Crude Oil Price Outlook: OPEC+ Meeting, Iran Talks In Focus

Crude Oil Forecast: WTI Price Hinges on OPEC+ Supply and Iran Nuclear Deal

  • Crude oil price action just extended its advance for the fifth consecutive week.
  • WTI crude oil prices have benefited from rising demand as economies reopen.
  • OPEC+ boosting production, Iran nuclear deal progress, COVID-19 variants are risks.

WTI crude oil price extended its rally another 3.9% last week. The commodity now trades 11.7% higher month-to-date largely thanks to surging oil demand as major economies accelerate reopening efforts into the summer. Brent oil has climbed higher in similar fashion. Iran nuclear deal discussions seem to have hit a snag as well, which reduces the threat of Iranian oil supply flooding the market. A combination of falling volatility and seasonality factors have provided bullish tailwinds, as well.

Oil prices might face downward pressure next week, however, due to the threat of OPEC+ deciding to boost production at the oil cartel’s scheduled meeting on Thursday, July 2. The primary risk to crude oil price action is if OPEC+ members and key allies, like Saudi Arabia and Russia, agree to hike output by more than the 500,000/bpd figure expected by markets.

Crude Oil Price Chart: Weekly Timeframe (April 2019 - June 2021)

Crude Oil Price Chart Forecast with OVX Oil Volatility Index Overlaid

Chart by @RichDvorakFX created using TradingView

That said, even with calls for more supply to counterbalance soaring demand and curb the sharp rise in WTI prices, a materially bigger-than-expected increase in OPEC+ production appears to be the less likely scenario.
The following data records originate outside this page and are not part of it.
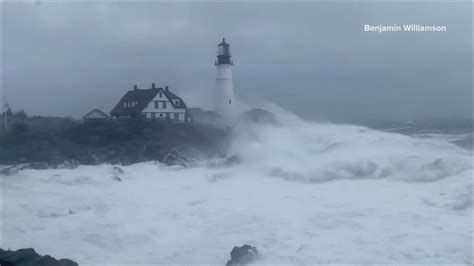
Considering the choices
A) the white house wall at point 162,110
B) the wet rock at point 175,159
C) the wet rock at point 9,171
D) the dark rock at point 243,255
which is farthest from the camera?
the white house wall at point 162,110

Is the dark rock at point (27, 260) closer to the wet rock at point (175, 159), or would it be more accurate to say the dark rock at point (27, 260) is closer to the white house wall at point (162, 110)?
the wet rock at point (175, 159)

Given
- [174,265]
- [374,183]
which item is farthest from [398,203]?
[174,265]

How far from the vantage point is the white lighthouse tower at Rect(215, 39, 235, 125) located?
2366 cm

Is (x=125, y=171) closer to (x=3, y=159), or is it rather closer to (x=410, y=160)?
(x=3, y=159)

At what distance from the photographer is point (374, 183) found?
38.8 ft

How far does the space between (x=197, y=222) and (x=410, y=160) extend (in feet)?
21.1

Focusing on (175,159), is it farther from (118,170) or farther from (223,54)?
(223,54)

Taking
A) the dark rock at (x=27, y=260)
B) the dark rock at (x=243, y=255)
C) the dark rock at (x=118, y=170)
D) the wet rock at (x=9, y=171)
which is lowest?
the dark rock at (x=243, y=255)

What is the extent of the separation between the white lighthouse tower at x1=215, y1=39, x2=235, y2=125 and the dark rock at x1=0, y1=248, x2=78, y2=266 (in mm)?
17532

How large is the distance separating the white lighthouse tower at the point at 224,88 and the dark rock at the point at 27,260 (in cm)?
1753

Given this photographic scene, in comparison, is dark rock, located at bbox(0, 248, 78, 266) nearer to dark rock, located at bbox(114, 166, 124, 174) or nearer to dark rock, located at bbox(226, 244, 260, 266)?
dark rock, located at bbox(226, 244, 260, 266)

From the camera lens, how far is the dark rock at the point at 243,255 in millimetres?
6914

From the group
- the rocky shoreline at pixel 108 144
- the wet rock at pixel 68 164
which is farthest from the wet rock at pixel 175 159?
the wet rock at pixel 68 164

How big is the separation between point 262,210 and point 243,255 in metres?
2.76
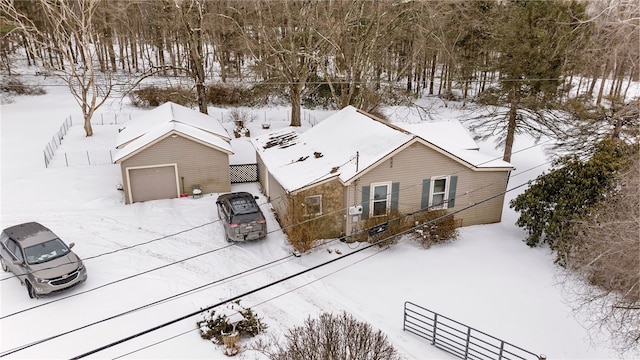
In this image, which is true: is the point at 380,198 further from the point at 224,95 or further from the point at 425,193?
the point at 224,95

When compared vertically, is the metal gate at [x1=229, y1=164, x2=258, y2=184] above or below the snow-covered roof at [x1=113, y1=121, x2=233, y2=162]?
below

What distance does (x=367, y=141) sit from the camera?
62.3ft

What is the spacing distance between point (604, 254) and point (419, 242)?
7544mm

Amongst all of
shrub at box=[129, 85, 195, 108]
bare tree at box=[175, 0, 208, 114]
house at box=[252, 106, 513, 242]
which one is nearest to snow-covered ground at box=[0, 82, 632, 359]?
house at box=[252, 106, 513, 242]

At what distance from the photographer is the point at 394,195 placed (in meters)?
18.3

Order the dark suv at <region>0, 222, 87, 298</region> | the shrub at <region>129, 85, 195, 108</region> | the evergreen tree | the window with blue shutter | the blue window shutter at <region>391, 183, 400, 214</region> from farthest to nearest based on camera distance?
the shrub at <region>129, 85, 195, 108</region>, the window with blue shutter, the blue window shutter at <region>391, 183, 400, 214</region>, the evergreen tree, the dark suv at <region>0, 222, 87, 298</region>

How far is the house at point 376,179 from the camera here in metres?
17.5

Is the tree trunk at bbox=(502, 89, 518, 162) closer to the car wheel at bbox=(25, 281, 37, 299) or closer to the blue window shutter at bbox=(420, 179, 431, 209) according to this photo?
the blue window shutter at bbox=(420, 179, 431, 209)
This is on account of recent remarks from Saudi energy minister, Prince Abdulaziz, who noted both upside and downside risks to crude oil outlook, adding that there is a need to be cautious and ensure there are ‘not any missteps.’

Specifically, Prince Abdulaziz mentioned that OPEC+ cannot ignore resurgent COVID-19 cases and new variants. Traders might be jumpy in response to leaked source reports on the OPEC+ output decision, but I suspect the market will take potential turbulence in full stride with current supply-demand imbalances seeming likely to persist.

After all, the US has tapped into crude oil inventories for five consecutive weeks now, drawing down stockpiles by a total of 30-million barrels between May 21 and June 18, according to the latest EIA data.

To be fair, though, it is worth mentioning that relatively low readings of implied volatility can suggest that the market is growing complacent. After all, volatility, much like the economy, behaves in cycles. Relatively subdued volatility levels are likely to eventually mean-revert higher, while comparatively elevated measurements of volatility are likely to normalize back lower.

This brings to light the possibility that the market may be underappreciating COVID-19-variant risks and potential headwinds to demand. That said, if market sentiment deteriorates broadly, that would likely send measures of volatility, like the OVX Index, snapping higher and crude oil price action tumbling lower in accordance with their generally strong inverse relationship.